Tuesday, September 17, 2013

New Van Gogh Painting Discovered (Sorta)

Earlier this month, art experts from the Van Gogh Museum in Amsterdam announced that a painting stored in an attic for 80 years is a genuine Van Gogh.  80 years ago, a Norwegian collector bought it thinking that it was genuine and was bitterly disappointed when it was declared a fake.  When it was bought a few years ago by an anonymous family, they had the painting reassessed.  They waited two years for a final report.

Why is it now considered genuine?  Because researchers unearthed two newspaper articles that article mentioned this painting, "Sunset at Montmajour"   The first article was a review of an Amsterdam art exhibit from 1892.  The second was a review from an art exhibit in the Netherlands in 1901.  It was then that the painting disappeared.

Another reason is that we can do something that we couldn't do 80 years ago -- we can chemically analyze pigments from one painting to see if it matches another.  Pigments from "Sunset at Montmajour" were a match to many other known Van Gogh paintings at the Van Gogh Museum in Amsterdam.  Experts can also X-ray the canvas to see if it matched other Van Gogh canvases.
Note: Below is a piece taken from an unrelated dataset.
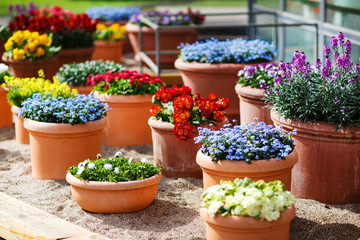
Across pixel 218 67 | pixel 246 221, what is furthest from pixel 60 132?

The painting is not a masterpiece by a long stretch.  When I first saw it, I promptly forgot what it looked like ten minutes later.  That may be more of a criticism of my memory than this particular Van Gogh painting, but even the art critic of the Guardian was not impressed, who wrote that "even great artists have bad days." (Owie.)

Some Doctor Who fans love it because the buildings in the top left corner look remarkably like the good Doctor's TARDIS.

There are numerous artworks by Van Gogh that are missing.  There are also artworks mentioned in his letters that do not seem to match the works known to exist or has existed.  "Sunset at Montmajour" was such a painting.  According to a letter from Van Gogh to his long-suffering brother Theo, he painted this on July 4, 1888.